Dünyamızda eşi olduğunu sanmıyorum. Ne Kıbrıslı Türkler ne de Kıbrıslı Rumlar Kıbrıs Adası’nın kendilerinin anayurdu olduğunu düşündüler. Her iki toplum da “Anavatan” dedikleri Türkiye ve Yunanistan’ın çıkarları için uğraştılar.
Birinci Dünya Savaşı’ndan sonra sol’un önderliğinde birçok ülkede bağımsızlık savaşları başlatıldı. Bu savaşların ana hedefi kendi Özyurtlarını sömürgecinin işgalinden kurtarmak ve topraklar üzerinde egemen oldukları bağımsız devletler kurmaktı.
Kıbrıslıların İngiliz sömürgesine karşı çıkışları ise bundan çok farklıydı. Sömürgeci İngilizlere karşı başkaldırıyı Kıbrıslı Rumlar başlattılar. Bu sırada Kıbrıslı Türkler ne yapacakları konusunda kararsızdılar. Hatta Rumların bağımsızlık yerine Yunanistan’a bağlanma düşüncesine karşı önceleri İngiliz sömürgeciliğinin devamını istemişlerdi. Daha sonra İngilizlerin dürtmesiyle bunu taksime dönüştürdüler.
Görüleceği gibi Kıbrıs’ta İngiliz sömürgesine karşı başlatılan direniş bağımsızlık mücadelesi değildi. Kıbrıslıların çıkarları için değil “Anavatanların” çıkarlarına hizmet etmeyi kendilerine görev edinmişlerdi.
Elbette ki bu hareket tarzını belirleyen hem Yunanistan’daki hem de Türkiye’deki derin devletti. Bu derin devletin de patronu ABD emperyalizmiydi.
Özellikle NATO üyesi olan bu devletler SSCB’nin güçlenmemesi ve Akdeniz’e inememesi için stratejiyi geliştirmişlerdi. BU strateji doğrultusunda zamanı geldiğinde Türkiye, Yunanistan ve Birleşik Krallığın anlaşmasıyla Kıbrıslıların katkısının olmadığı anlaşma ile Kıbrıs Cumhuriyeti’ni kurdular. Bu anlaşmaysa göre Kıbrıs Cumhuriyeti’nin Bağımsızlığını, toprak bütünlüğünü ve egemenliğini korumakla anlaşmayı yapan üç NATO’cu devlet görevlendirildi.

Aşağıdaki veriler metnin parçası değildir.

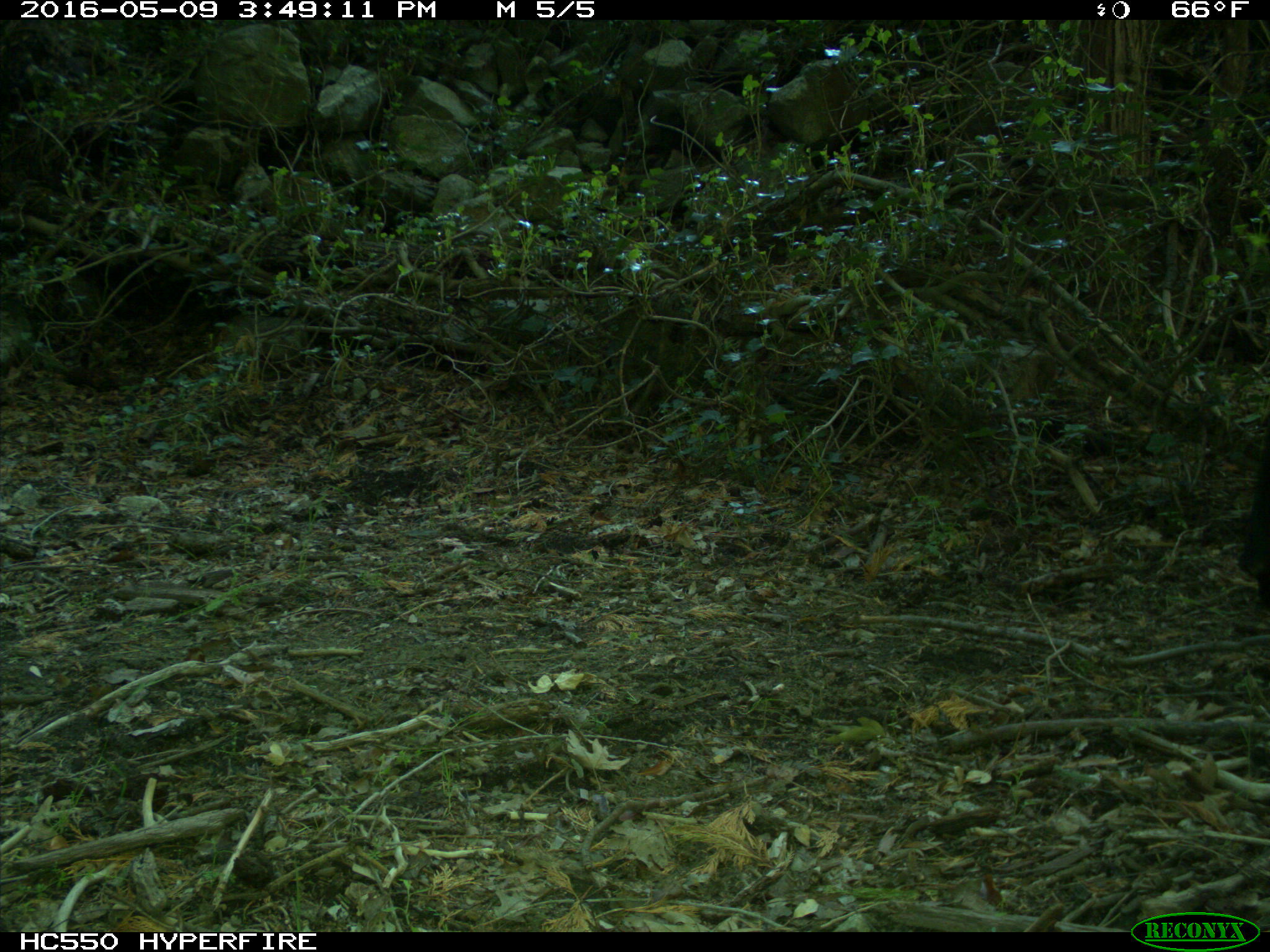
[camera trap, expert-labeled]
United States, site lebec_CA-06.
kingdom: Animalia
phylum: Chordata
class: Mammalia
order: Artiodactyla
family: Bovidae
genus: Bos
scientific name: Bos taurus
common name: domestic cow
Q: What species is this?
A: Bos taurus (domestic cow).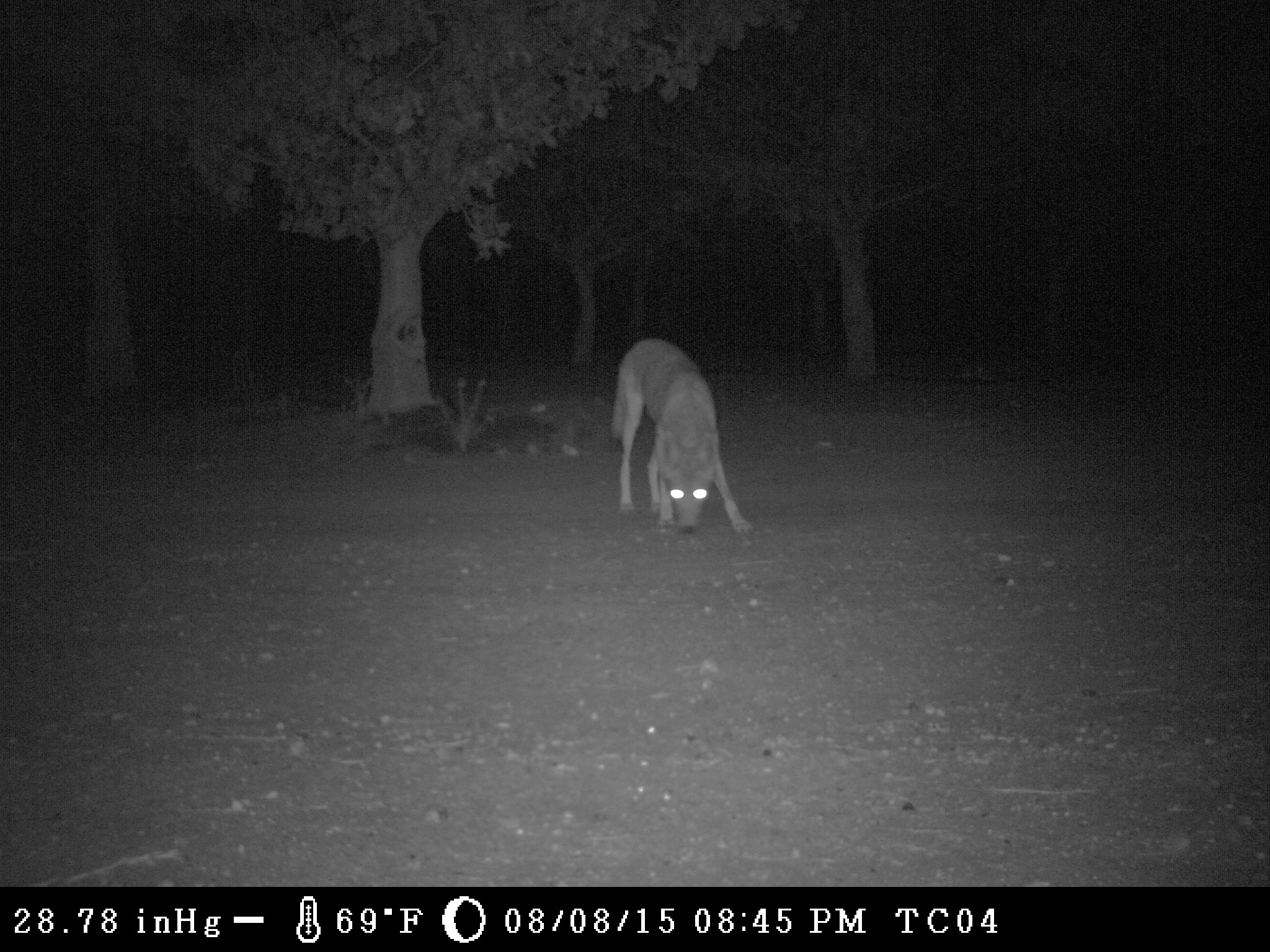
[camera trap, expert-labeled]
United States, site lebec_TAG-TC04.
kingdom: Animalia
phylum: Chordata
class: Mammalia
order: Carnivora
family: Canidae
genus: Canis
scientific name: Canis latrans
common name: coyote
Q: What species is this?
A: Canis latrans (coyote).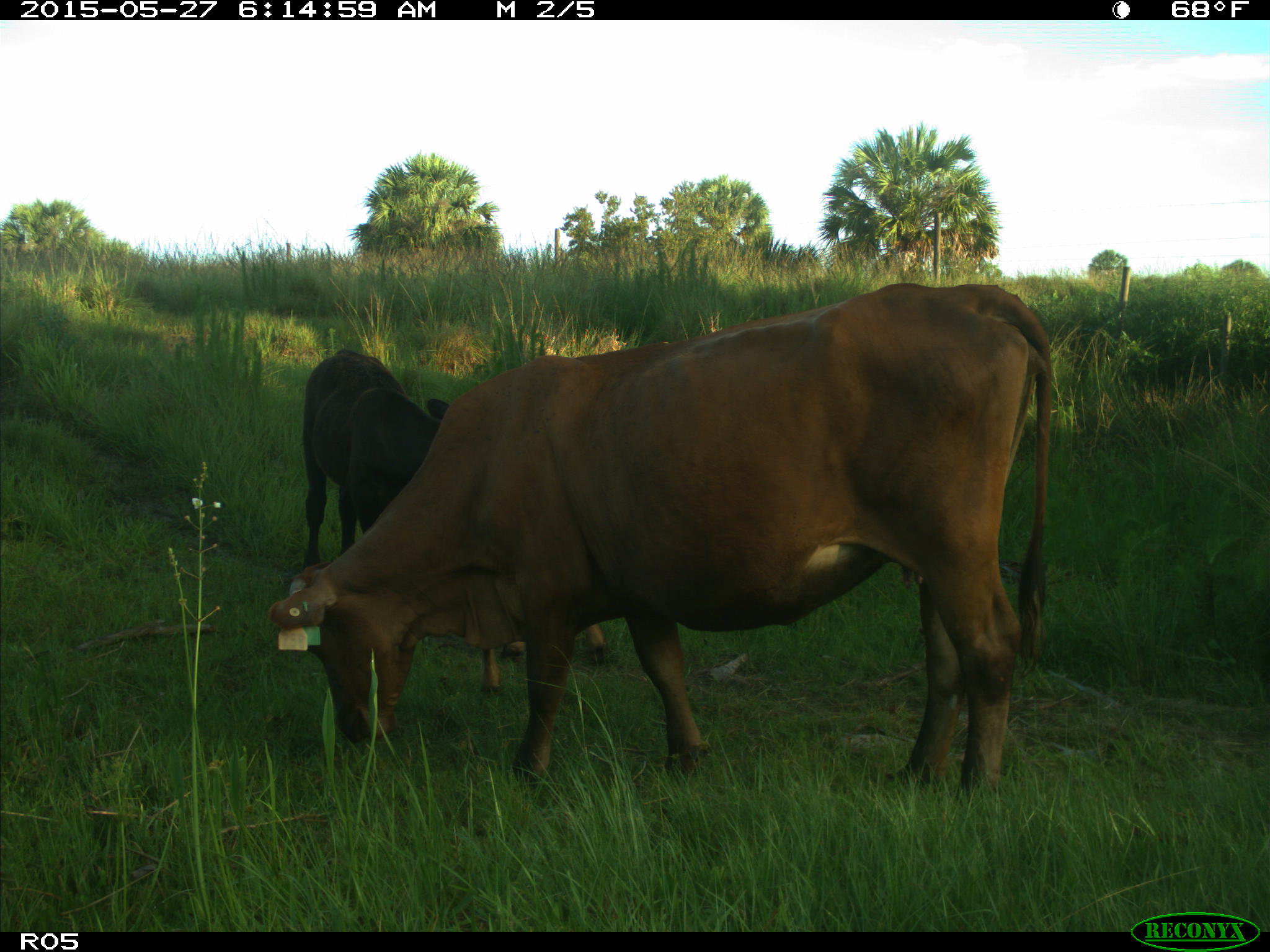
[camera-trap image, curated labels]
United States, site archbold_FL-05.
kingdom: Animalia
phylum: Chordata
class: Mammalia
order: Artiodactyla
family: Bovidae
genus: Bos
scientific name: Bos taurus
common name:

1960’ta kurulan Kıbrıs Cumhuriyeti Türkiye ve Yunanistan’daki derin devletlerini pek tatmin etmemişti. 1963 olayları başlatıldı. Bu süreçte hem Türklerin hem de Rumların provokasyonları oldu. Toplumlar bu tür eylemlerde birbirlerini suçladılar.
ABD.’nin özel temsilcisi Dean Acheson planında Türkiye Karpaz yarımadasının Türkiye’ye verilmesi karşılığında Ada’nın Yunanistan’a bağlanmasına razıydı. Bu öneriyi zamanın Kıbrıs Cumhurbaşkanı Makarios kabul etmedi ve plan başarısı oldu. (Türkiye derin devletinin bugünkü duruma ulaşmasında Makarios’un da payı var. O’na şükran duymalıdırlar)

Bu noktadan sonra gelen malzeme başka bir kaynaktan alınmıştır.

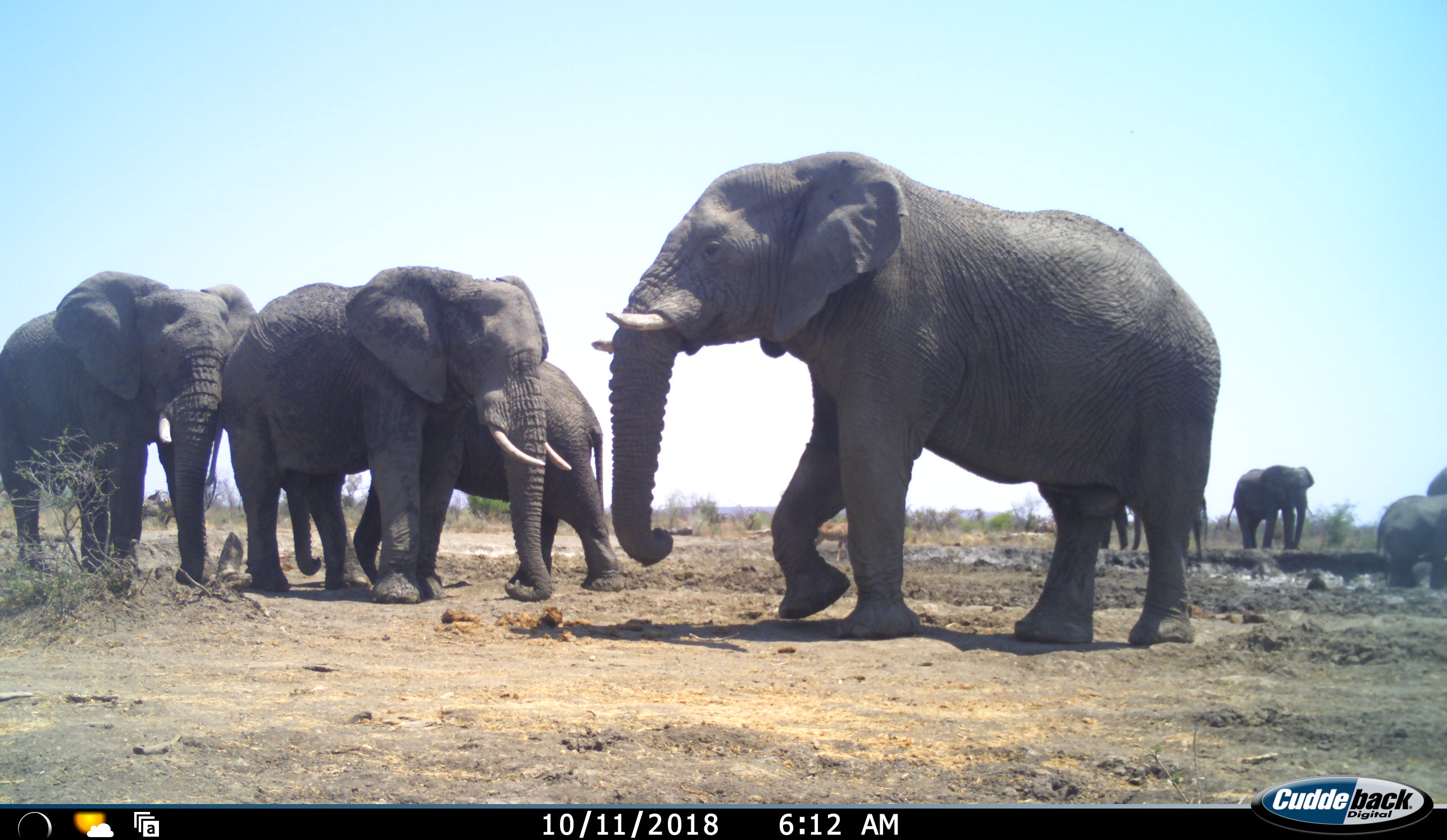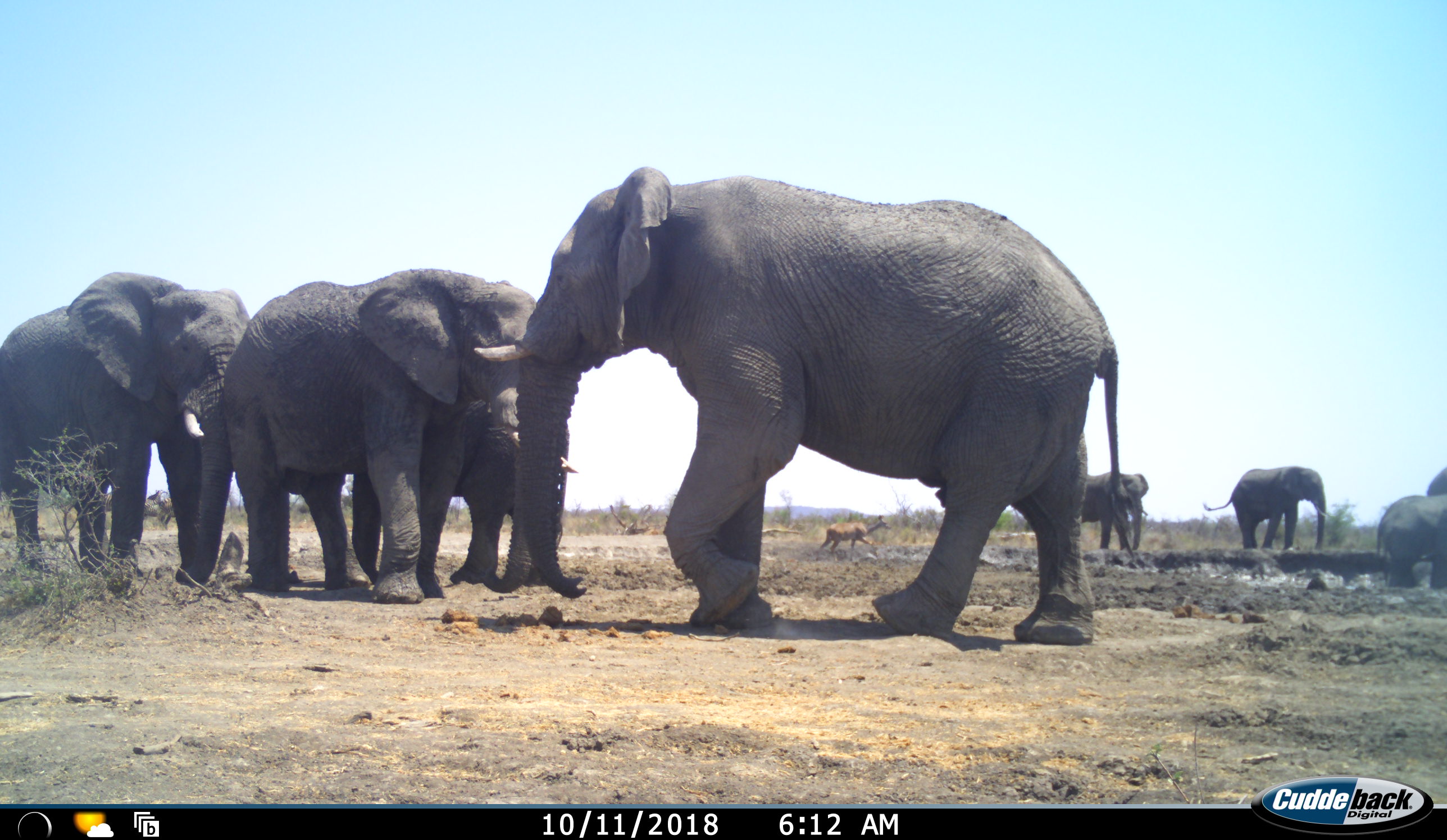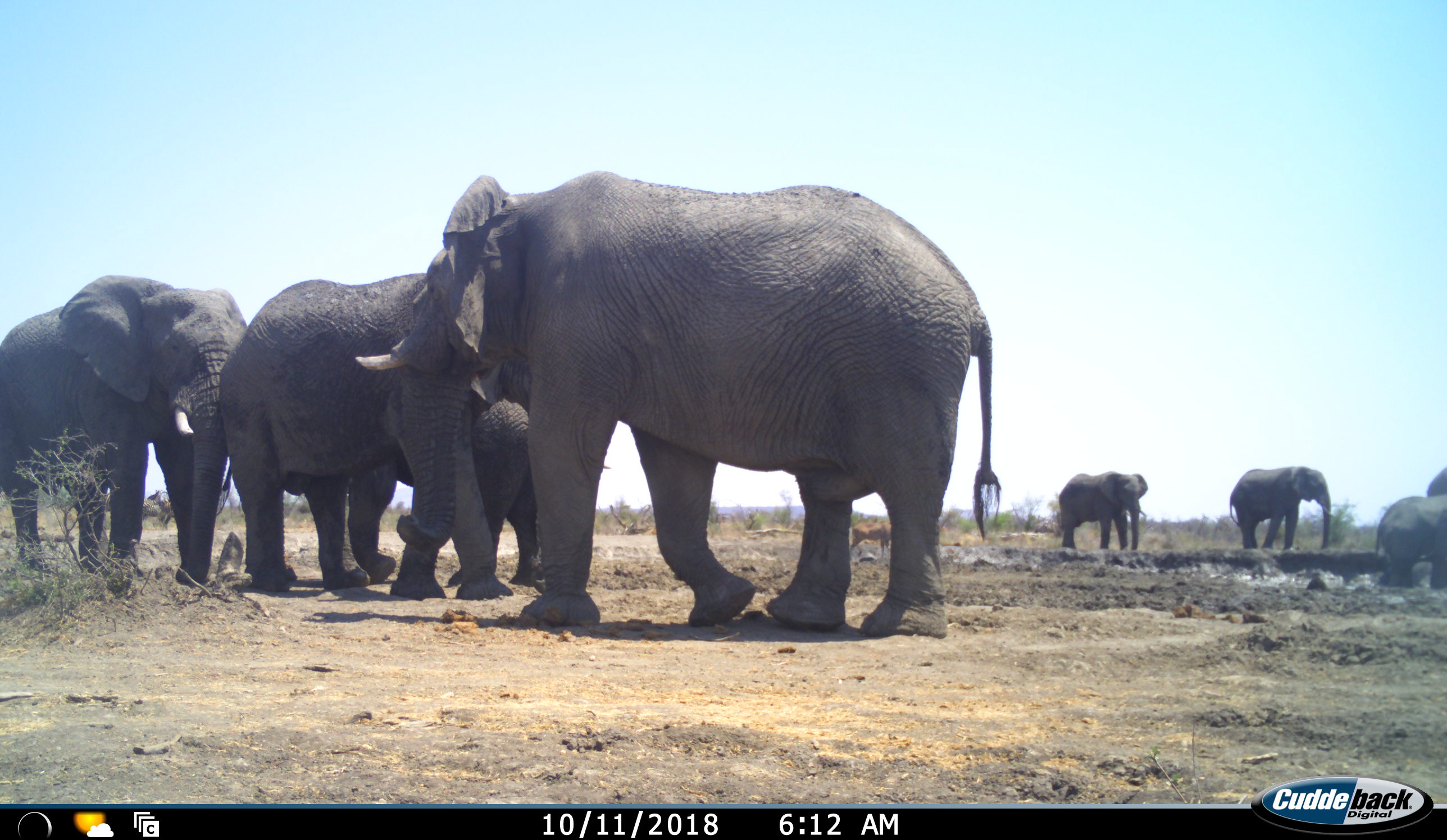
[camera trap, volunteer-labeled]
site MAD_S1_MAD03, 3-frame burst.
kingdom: Animalia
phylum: Chordata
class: Mammalia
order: Proboscidea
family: Elephantidae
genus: Loxodonta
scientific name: Loxodonta africana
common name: african bush elephant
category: elephant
Elephant (african bush elephant) (Loxodonta africana), count 8. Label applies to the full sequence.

1963 olaylarını bahane eden Türk liderliği Kıbrıs Cumhuriyeti’ndeki görevlerinden çekildi. Ne ilginçtir ki zamanın Türkiye Başbakanı İsmet İnönü bugünleri önceden görmüş gibi Türk liderliğine bir mektup yazdı. İnönü mektubunda Kıbrıslı Türkler ’in devletteki görevlerine geri dönmelerini istedi. Kıbrıs Türk liderliği Türkiye Derin Devleti’nin isteği doğrultusunda hareket ederek bu isteği kabul etmeyeceklerini belirten bir cevap mektubu yazdı.
Bu olay Kıbrıs Türkleri için bir dönüm noktasıdır ve kırılma anıdır. BM Güvenlik Konseyi bu durumu görüşerek 4 Mart 1964’te 186 ‘nolu kararı alarak Kıbrıs Cumhuriyeti’ni Kıbrıslı Rumların temsil ettiğini kabul etti. Bu karara Türkiye karşı çıkmadı.
186’No’lu karar hâlâ yürürlüktedir. Bu nedenle Kıbrıs Adası üzerinde başka bir devletin kurulması kabul edilmemiştir ve edilemez.
1974 Savaşı’nın çıkması ne ilginçtir ki kendilerine “Garantörlük “görevi verilen Türkiye ve Yunanistan tarafları arasında olmuştu. İngiltere de buna seyirci kalmıştı.
Aradan geçen bunca yıla rağmen Kıbrıslıların bölünmüş yurdu ne yazık ki birleştirilememiştir. Bunun en büyük sebeplerinden biri Kıbrıslıların kendi sorunlarını çözmek için irade gösterememeleridir. Başta ABD olmak üzere NATO çıkarları hep önümüze konulmuştur. En son oylaması yapılan Annan Planı da bunlardan biriydi.
Tüm bunlardan sonra yapılması gereken Kıbrıslı Türkler’in Kıbrıs Cumhuriyetindeki haklarını talep etmeleri ve BM GK ‘nın186 No’lu kararının kaldırılmasını istemektir. Bu istek uluslararası anlaşmalara göre bir haktır. En azından “İki egemen devlet” tezinden daha akılcıdır. Bu şekilde Kıbrıs Cumhuriyeti’nin eşit ortağı olarak toprak, mülkiyet ve devlet yetkilerini paylaşmaya hazır olduğumuzu dünyaya açıklamalıyız. Buna karşı Kıbrıs Cumhuriyeti’nin şu andaki temsilcileri olarak görünen Kıbrıslı Rumlar da bu toprakları ortak vatan yapmak için Kıbrıs Türk Toplumu’nun bu isteğini kabul etmelidirler.
Elbette bu süreç çok kolay olmayacak. Buna rağmen sorunun çözülmesinde en önemli katalizör olacağına inanıyorum.
İnsan hakları ve Uluslararası Hukuk kuralları baz alınarak hareket edildiğinde çözülmeyecek sorun olmaz. Yeter ki dürüst ve samimi olalım.